Mike Barca

Personal information
- Full name: Miguel Barca
- Date of birth: January 30, 1954 (age 72)
- Place of birth: Newark, New Jersey, U.S.
- Position: Goalkeeper

Youth career
- 1971–1974: Fairleigh Dickinson University

Senior career*
- Years: Team / Apps / (Gls)
- 1975: Hartford Bicentennials / 1 / (0)
- 1976–1978: New Jersey Americans /  / (0)
- 1978–1979: Cleveland Force (indoor) / 10 / (0)

= Mike Barca =

American soccer player (born 1954)

Miguel "Mike" Barca (born January 30, 1954) is an American retired soccer goalkeeper who played professionally in the North American Soccer League, American Soccer League and Major Indoor Soccer League.

Barca attended East Side High School in Newark, New Jersey and Fairleigh Dickinson University where he played on the men's soccer team from 1971 to 1974. He was a 1974 Honorable Mention (third team) All American and graduated in 1975 with a bachelor's degree in mathematics.

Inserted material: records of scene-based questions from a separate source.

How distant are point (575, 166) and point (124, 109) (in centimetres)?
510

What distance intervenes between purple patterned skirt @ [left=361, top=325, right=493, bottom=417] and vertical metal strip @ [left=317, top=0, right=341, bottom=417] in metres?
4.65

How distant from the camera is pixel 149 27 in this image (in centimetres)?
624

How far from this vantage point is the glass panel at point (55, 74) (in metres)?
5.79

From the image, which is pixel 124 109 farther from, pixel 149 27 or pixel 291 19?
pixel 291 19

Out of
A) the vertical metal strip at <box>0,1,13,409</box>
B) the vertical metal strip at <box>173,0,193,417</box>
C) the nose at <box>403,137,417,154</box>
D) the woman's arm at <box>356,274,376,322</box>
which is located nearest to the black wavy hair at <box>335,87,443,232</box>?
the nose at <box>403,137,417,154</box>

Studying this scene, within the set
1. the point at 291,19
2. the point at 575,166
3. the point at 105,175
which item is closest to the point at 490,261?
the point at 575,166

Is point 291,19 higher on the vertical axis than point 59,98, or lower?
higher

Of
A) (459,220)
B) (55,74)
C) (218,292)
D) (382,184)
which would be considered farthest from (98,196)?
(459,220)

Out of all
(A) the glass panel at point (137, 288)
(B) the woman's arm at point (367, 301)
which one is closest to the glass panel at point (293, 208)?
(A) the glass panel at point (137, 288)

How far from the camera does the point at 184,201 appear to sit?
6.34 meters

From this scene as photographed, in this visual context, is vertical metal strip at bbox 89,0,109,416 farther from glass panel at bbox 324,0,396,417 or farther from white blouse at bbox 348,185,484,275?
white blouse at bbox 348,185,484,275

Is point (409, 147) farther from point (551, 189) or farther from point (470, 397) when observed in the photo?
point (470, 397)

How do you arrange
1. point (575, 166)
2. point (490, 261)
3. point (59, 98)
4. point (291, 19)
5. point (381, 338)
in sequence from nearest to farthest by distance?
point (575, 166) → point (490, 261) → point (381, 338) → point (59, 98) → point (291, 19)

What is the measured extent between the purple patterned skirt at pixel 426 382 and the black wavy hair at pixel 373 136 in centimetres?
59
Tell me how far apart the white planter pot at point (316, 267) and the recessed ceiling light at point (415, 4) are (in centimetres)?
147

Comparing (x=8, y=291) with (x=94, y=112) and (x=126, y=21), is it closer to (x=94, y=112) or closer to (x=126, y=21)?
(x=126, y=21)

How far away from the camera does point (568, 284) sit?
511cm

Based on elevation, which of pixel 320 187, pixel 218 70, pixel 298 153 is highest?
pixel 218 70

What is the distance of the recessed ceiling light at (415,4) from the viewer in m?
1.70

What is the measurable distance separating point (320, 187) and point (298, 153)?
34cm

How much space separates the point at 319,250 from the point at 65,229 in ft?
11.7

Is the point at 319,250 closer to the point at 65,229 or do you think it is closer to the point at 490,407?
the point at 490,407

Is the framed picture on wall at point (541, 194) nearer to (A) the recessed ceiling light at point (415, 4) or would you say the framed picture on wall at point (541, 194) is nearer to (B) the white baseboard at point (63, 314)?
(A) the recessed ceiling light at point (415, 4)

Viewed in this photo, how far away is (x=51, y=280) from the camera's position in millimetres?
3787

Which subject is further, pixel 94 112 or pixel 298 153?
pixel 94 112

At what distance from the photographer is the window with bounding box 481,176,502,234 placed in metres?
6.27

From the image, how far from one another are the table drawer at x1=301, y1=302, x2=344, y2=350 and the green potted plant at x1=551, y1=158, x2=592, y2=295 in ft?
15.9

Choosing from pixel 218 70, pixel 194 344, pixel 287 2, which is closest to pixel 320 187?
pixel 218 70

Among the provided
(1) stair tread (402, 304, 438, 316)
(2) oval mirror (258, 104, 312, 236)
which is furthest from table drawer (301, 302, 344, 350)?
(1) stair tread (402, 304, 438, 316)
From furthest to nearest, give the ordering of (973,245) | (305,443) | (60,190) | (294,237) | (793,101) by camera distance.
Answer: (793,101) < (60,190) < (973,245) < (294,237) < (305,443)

Barca turned professional in 1975 with the Hartford Bicentennials of the North American Soccer League. In 1977, he joined the New Jersey Americans of the American Soccer League] where he played two seasons. In 1978, he signed with the Cleveland Force of Major Indoor Soccer League. Barca retired from professional soccer in 1980. In April 1982, Monchik Weber hired Barca as a program manager. In 1984, he moved to AT&T where he held a variety of management positions over the next twenty-two years. He became an independent contractor in 2007.